— Task to complete —
All lines below containing "species" are to be listed.

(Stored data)
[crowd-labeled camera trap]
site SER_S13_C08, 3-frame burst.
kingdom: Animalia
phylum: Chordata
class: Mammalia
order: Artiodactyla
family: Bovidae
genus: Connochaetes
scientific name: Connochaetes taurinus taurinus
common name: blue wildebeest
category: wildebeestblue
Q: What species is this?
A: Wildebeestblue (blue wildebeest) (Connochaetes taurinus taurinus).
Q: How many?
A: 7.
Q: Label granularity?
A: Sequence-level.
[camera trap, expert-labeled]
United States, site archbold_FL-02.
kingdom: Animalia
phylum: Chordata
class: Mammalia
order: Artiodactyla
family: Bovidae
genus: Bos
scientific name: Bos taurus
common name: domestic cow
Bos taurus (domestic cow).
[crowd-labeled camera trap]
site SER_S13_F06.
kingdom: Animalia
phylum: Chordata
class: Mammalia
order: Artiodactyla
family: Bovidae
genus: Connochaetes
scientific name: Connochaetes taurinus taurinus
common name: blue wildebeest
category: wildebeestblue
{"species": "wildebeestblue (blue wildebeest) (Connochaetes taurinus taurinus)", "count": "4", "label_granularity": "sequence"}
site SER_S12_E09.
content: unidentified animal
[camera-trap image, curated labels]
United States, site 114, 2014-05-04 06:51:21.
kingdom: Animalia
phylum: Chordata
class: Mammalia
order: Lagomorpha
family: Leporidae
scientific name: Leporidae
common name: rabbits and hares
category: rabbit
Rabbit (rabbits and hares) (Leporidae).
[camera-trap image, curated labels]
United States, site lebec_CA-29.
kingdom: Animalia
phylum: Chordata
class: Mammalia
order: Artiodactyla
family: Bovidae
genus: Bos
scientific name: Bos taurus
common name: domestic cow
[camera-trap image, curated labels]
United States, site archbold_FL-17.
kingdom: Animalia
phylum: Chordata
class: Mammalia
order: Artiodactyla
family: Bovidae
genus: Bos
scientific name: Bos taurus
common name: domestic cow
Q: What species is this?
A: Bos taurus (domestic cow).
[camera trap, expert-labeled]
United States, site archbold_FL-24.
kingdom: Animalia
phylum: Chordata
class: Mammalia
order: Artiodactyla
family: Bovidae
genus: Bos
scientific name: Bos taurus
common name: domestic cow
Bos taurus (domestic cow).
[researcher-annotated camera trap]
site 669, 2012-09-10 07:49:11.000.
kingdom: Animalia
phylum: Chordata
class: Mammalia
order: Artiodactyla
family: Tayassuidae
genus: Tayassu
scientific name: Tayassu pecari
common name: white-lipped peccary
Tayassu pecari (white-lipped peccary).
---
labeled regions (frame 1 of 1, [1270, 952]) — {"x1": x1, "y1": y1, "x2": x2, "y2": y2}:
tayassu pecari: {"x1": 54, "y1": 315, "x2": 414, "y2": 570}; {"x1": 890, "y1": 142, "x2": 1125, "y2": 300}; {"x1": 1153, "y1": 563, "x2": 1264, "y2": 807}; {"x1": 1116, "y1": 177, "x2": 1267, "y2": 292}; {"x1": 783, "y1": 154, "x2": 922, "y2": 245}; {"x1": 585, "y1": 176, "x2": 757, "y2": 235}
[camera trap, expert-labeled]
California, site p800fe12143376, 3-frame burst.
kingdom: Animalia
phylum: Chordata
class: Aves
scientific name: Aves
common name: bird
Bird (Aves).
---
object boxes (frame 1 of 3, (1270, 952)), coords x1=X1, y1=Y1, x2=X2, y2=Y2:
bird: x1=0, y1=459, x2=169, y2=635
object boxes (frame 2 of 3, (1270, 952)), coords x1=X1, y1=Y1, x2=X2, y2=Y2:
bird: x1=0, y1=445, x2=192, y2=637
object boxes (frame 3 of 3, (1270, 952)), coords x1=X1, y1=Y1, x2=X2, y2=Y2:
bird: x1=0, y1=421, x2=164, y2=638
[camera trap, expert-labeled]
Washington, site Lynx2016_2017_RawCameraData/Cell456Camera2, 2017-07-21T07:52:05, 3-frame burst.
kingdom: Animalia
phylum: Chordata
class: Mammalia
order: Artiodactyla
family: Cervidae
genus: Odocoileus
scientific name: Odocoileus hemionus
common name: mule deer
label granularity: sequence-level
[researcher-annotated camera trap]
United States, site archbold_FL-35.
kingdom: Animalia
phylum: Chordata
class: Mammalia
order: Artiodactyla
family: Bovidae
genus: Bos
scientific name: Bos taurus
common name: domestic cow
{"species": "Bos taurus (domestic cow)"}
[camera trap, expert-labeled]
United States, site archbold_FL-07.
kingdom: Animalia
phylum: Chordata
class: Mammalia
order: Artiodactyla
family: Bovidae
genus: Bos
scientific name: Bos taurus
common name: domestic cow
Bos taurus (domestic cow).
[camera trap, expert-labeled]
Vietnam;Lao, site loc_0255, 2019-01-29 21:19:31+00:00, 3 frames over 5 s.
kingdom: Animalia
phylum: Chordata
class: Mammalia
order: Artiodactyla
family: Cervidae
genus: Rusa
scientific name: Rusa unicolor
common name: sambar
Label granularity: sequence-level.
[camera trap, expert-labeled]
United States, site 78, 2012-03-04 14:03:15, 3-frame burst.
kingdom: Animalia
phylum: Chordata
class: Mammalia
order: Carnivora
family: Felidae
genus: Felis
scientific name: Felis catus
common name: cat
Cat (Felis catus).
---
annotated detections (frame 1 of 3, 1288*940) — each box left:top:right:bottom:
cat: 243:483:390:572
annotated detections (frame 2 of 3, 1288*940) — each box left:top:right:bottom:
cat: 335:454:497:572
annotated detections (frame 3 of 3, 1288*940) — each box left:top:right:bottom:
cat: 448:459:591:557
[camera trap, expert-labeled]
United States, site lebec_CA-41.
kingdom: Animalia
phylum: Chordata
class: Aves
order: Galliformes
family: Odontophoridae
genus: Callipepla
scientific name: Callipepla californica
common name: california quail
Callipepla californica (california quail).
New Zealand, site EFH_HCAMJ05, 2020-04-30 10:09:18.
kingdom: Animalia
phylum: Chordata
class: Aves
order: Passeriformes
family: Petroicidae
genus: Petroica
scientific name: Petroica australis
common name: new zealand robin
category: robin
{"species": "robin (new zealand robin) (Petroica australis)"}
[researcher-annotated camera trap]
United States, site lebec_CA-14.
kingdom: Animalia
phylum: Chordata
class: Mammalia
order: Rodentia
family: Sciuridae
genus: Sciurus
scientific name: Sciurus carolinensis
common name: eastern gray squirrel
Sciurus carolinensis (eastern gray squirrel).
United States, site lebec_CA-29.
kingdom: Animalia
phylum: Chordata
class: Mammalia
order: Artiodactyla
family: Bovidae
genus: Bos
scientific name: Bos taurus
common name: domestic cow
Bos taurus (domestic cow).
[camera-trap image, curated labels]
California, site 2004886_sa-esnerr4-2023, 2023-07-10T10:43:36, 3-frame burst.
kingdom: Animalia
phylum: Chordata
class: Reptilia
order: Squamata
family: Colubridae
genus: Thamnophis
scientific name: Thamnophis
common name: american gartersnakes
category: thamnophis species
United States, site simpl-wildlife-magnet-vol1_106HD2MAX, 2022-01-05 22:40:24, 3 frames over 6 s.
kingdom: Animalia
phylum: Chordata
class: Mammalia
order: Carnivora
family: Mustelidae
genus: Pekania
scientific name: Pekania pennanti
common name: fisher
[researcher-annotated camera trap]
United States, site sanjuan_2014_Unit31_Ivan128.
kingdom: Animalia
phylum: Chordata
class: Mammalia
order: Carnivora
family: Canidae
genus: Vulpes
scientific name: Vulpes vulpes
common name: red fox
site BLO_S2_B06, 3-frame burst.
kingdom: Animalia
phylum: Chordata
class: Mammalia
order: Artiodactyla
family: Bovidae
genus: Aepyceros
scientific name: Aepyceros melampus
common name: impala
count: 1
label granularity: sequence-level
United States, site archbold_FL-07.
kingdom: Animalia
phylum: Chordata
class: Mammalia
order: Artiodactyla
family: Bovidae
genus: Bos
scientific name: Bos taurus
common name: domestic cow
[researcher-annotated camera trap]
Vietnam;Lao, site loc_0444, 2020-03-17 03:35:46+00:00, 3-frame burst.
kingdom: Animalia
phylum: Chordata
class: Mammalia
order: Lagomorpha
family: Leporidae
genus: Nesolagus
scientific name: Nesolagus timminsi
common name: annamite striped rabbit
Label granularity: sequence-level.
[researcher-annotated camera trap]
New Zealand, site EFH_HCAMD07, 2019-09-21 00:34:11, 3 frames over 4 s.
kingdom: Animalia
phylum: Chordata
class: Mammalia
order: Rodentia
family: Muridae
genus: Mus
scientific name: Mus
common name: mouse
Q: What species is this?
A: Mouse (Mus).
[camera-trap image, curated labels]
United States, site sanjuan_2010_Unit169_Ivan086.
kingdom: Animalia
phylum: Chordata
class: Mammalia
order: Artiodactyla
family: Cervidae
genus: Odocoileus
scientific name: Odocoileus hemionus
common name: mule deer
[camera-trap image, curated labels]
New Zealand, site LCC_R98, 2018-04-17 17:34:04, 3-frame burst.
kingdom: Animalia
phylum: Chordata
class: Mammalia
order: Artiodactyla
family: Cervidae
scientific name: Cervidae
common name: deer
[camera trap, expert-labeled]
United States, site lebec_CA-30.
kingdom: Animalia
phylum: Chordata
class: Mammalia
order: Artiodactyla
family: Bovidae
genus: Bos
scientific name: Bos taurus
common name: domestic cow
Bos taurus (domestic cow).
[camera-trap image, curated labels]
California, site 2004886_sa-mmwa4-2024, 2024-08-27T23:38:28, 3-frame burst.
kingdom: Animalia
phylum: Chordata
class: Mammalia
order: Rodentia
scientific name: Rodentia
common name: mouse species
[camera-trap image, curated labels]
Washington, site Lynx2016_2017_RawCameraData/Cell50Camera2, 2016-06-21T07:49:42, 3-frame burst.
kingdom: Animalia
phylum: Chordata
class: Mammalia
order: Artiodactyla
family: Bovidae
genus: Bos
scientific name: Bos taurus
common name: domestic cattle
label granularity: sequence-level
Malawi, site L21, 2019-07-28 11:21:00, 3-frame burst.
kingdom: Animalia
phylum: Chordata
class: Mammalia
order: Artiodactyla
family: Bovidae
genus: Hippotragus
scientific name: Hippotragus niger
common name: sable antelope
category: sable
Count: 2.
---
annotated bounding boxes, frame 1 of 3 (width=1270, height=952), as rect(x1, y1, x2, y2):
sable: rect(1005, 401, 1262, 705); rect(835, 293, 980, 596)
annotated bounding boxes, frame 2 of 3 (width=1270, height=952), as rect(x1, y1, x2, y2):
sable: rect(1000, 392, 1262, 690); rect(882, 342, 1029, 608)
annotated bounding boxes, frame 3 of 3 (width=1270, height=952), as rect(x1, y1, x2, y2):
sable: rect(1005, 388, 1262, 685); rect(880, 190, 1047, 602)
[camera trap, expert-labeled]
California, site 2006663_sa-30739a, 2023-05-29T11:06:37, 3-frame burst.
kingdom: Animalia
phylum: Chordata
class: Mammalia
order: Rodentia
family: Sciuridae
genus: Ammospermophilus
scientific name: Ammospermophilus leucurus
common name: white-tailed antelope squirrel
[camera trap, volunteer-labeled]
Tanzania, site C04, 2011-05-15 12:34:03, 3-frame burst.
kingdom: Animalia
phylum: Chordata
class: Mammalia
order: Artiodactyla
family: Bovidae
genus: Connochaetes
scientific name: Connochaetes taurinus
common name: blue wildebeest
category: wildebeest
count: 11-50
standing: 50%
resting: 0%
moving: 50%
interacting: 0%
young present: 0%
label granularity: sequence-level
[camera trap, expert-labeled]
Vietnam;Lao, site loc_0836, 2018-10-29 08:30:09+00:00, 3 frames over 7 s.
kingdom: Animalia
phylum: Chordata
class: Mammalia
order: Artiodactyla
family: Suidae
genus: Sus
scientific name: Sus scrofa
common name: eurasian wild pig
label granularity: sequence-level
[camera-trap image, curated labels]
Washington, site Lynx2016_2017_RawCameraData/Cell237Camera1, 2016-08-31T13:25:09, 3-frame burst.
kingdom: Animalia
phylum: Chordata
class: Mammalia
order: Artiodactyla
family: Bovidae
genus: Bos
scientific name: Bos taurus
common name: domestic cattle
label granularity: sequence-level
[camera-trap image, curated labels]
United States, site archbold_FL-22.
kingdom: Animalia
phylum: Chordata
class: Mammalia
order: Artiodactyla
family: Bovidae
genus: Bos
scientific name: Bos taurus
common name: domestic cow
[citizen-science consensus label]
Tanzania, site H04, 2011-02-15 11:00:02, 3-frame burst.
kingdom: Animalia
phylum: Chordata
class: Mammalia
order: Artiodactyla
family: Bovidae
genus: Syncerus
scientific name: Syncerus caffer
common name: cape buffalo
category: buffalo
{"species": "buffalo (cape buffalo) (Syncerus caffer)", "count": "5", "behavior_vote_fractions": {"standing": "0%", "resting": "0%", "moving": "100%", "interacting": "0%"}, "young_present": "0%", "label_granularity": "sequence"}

— Finished exercise —
Q: What species is this?
{"species": "wildebeestblue (blue wildebeest) (Connochaetes taurinus taurinus)", "count": "4", "label_granularity": "sequence"}
Q: What species is this?
{"species": "Bos taurus (domestic cow)"}
{"species": "robin (new zealand robin) (Petroica australis)"}
category: thamnophis species
Q: What species is this?
common name: mouse species
{"species": "buffalo (cape buffalo) (Syncerus caffer)", "count": "5", "behavior_vote_fractions": {"standing": "0%", "resting": "0%", "moving": "100%", "interacting": "0%"}, "young_present": "0%", "label_granularity": "sequence"}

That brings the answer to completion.